Quand il avait aperçu ce vieux pont planté comme un furoncle au milieu de nulle part, il s’était dit : "Pourquoi pas." En haut, un assemblage de tôles, de cabanes suspendues et de caravanes bringuebalantes. Pas d’accueil, pas de vigile, pas de bonjour. Juste un panneau moisi : S-MART. Le genre de forteresse commerciale qu’on croirait sortie d’un spot publicitaire d’avant-guerre.

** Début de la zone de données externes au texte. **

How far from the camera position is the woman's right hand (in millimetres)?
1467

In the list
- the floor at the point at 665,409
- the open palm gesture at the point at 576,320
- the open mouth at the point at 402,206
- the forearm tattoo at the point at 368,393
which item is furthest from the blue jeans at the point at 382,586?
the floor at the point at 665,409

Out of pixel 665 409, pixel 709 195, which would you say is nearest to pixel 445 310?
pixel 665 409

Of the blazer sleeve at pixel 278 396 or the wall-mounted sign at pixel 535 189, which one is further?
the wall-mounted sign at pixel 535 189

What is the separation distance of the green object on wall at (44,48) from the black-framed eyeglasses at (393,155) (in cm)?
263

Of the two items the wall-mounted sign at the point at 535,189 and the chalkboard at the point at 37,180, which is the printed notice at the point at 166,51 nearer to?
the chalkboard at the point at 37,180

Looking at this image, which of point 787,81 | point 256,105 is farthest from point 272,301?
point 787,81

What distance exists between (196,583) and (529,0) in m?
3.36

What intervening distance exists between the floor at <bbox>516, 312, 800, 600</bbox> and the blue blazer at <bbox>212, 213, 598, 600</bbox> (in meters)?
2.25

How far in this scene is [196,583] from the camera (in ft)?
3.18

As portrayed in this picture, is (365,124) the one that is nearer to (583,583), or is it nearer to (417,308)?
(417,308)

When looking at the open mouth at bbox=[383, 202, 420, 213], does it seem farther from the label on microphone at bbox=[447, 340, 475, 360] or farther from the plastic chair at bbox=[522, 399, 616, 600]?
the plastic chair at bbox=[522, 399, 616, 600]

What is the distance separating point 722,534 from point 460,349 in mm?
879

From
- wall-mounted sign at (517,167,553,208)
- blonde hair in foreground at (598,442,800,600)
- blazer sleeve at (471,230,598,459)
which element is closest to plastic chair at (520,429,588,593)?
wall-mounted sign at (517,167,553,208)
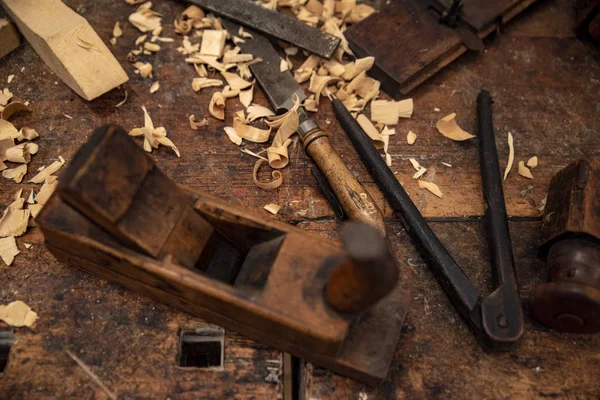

Il avait tenté un speech. Personne n’avait répondu. Pas même un regard. Pas grave. Il était entré. L’intérieur sentait le cambouis, la sueur et le rhum de contrebande. Son premier jour, il le passe affalé dans un semblant de réfectoire, où on lui balance un bol tiède de ragoût gris. Le genre de soupe qu’on sert aux détenus en fin de carrière. En sirotant l’eau fade qu’on lui tend, il se dit qu’elle a plus de goût que le plat. Mais bon. Il racle le fond sans discuter. Il a connu pire.


Dehors, ça pète. Cris, coups, bordel intégral. Une voix féminine beugle un discours. Il l’ignore. Il veut dormir. Il bat ses vieilles cartes de tarot, tire une Maison Dieu et une Tempérance, hausse les épaules et s’endort sur un banc. Des hurlements, un carnage, des types qui tombent, des comptes à régler. Et une punkette asiat gueule sur tout ce qui bouge. Il l’aborde. Elle lui confirme, sèche : "T’es dans un foutoir diplomatique. Tu restes et tu t’rends utile, ou tu dégages." Il hoche la tête. Message reçu.


En errant dans les couloirs trempés, il tombé sur un blond en chemise à fleurs — Marco — qui lui avait vaguement indiqué une direction pour bosser et peut-être survivre.


Il accepte un taf au jardin. Récolte du cannabis pour une ration. C’est pas glorieux, mais ça se fume. Il se dit que, comparé à hier, c’est presque le luxe. Il traîne un peu, fume un peu, dort beaucoup. Le hamac qu’on lui file pue la moisissure.


Et puis un soir, il retourne voir Marco. Il demande à rester, troque ses dernières réserves contre une vieille baïonnette. Pas belle, pas équilibrée, mais ça coupe. Il est content. Et comme il a toujours su tenir un comptoir mieux qu’une pelle, il demande si le bar embauche. Marco lui glisse deux noms : Emma. Ou Lena.


Alors Dravik y va.


D’un pas lent, sous les bâches détrempées et les regards en coin, il part chercher un comptoir à hanter.